AUSTIN — Starting the final weekend of a legislative session that may be the last under Gov. Rick Perry, the Texas Senate passed a roughly $100 billion state budget Saturday that mostly reverses historic spending cuts to public schools and squeezes most of the revenue spoils of a resurgent Texas economy.

The House delayed a vote on the budget until today. That’s the last chance for the Legislature to pass bills before the session adjourns Monday — though lawmakers may not be going home.

Perry is widely expected to keep lawmakers working into June, when conservative issues such as gun control and abortion could resurface after faltering during the regular 140-day session.

But a new two-year budget — the only bill the Legislature is constitutionally required to pass — finally appears settled after a rocky two weeks of negotiations with the House. The Senate passed the budget 27-4, and Republicans behind the spending plan took candid shots at conservative pundits and fiscal hawks who panned their decision-making.

“We need to take them back to school and teach them how to count,” said Republican state Sen. Tommy Williams, the Senate budget chief.

Williams, who described being mocked as a “socialist” and “big spending liberal,” did not identify his critics. But among those displeased with the budget’s price tag is the Texas Public Policy Foundation, a group favored by Perry and influential among GOP lawmakers.

Perry, a Republican who said he won’t announce whether he’ll run for re-election in 2014 until the session is over, has largely kept quiet on a complex budget deal between the House and Senate.
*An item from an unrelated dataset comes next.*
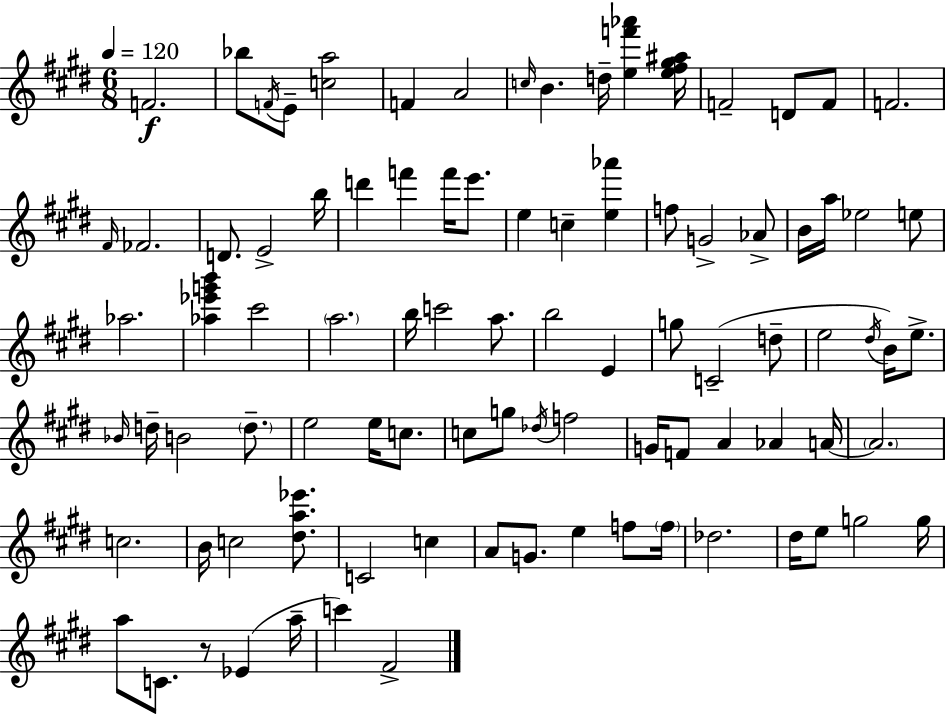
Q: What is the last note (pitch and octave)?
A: F#4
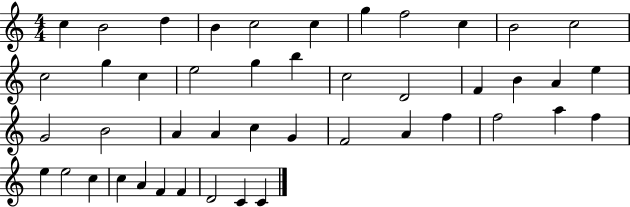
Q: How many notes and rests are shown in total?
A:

He broke his silence Friday, however, when aides spoke out against plans to take $1.75 billion from the state’s Rainy Day Fund to settle a debt owed to public schools.
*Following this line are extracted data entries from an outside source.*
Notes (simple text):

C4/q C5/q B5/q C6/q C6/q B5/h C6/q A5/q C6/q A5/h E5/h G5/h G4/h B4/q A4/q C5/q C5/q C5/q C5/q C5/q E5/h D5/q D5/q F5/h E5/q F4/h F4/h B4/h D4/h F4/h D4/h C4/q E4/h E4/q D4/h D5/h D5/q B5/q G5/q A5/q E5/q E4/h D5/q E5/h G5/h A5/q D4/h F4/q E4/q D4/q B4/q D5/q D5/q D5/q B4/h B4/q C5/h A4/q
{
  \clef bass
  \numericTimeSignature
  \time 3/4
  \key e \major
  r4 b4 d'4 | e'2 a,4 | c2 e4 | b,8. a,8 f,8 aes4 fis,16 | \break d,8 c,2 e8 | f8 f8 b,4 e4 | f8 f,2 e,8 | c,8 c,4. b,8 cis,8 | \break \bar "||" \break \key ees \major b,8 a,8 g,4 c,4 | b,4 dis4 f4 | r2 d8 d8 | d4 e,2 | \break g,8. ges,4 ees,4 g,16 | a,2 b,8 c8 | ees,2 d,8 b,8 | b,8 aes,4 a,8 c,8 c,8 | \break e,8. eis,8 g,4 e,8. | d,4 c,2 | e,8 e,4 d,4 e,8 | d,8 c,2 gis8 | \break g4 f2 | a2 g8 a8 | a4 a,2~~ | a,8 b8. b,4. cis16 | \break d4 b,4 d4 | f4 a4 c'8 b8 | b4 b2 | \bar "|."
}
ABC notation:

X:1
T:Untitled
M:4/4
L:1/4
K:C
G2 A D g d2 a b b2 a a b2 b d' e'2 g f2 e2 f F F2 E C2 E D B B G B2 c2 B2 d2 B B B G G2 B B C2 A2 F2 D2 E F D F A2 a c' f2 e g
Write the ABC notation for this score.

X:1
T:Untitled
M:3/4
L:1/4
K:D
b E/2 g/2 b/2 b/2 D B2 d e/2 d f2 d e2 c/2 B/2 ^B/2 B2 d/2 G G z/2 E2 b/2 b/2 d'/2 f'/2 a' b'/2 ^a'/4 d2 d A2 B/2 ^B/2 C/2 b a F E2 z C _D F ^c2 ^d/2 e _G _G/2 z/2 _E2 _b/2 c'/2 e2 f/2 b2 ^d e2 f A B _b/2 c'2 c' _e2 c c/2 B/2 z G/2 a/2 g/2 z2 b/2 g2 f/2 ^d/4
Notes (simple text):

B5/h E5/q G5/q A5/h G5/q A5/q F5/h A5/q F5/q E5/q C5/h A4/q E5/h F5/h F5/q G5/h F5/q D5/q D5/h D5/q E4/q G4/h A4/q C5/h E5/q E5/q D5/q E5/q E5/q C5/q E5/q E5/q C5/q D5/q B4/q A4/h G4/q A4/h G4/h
Despite Perry’s objections, budget writers are not planning to make changes.

Williams defended the budget as a responsible spending plan that leaves more than $500 million on the table. It increases spending by 8.3 percent from two years ago, when the Republican-controlled Legislature slashed the budget to the bone to close a massive shortfall borne by the Great Recession.

An energy boom and roaring Texas economy, however, handed lawmakers a historic pot of available revenue to spend when they gathered in January. That allowed lawmakers to restore most of the $5.4 billion cuts from public schools in 2011 and embark on an aggressive new state water plan that environmental groups say is among the most ambitious from any U.S. statehouse this year.

The new water fund would be jump-started with $2 billion in rainy day dollars. Both the House and Senate were to vote on the plan today.

The 2014-15 budget gives state employees a 3 percent raise and throws an additional $298 million toward mental health and substance abuse. Public schools would recoup $4 billion, financially shaky state parks remain open and more than $97 million is projected to be saved from closing two privately operated prisons.

“I think it’s been very thoughtfully developed. In every session I’ve been here no one is 100 percent happy, but you have to get the votes to pass it,” House Speaker Joe Straus said Saturday. “And that means the support of members from all parties and in both chambers.”

Republican state Sen. Donna Campbell, a tea-party favorite, cast one of the Senate votes against the budget. The others were Sens. Dan Patrick, Brian Birdwell and Ken Paxton, all Republicans.

“I’d like to have seen more restrain in overall spending, and that any government growth supported by the budget is at the expense, I feel, of key infrastructure investment,” Campbell said. “I’d like to have seen a sustainable funding for transportation.”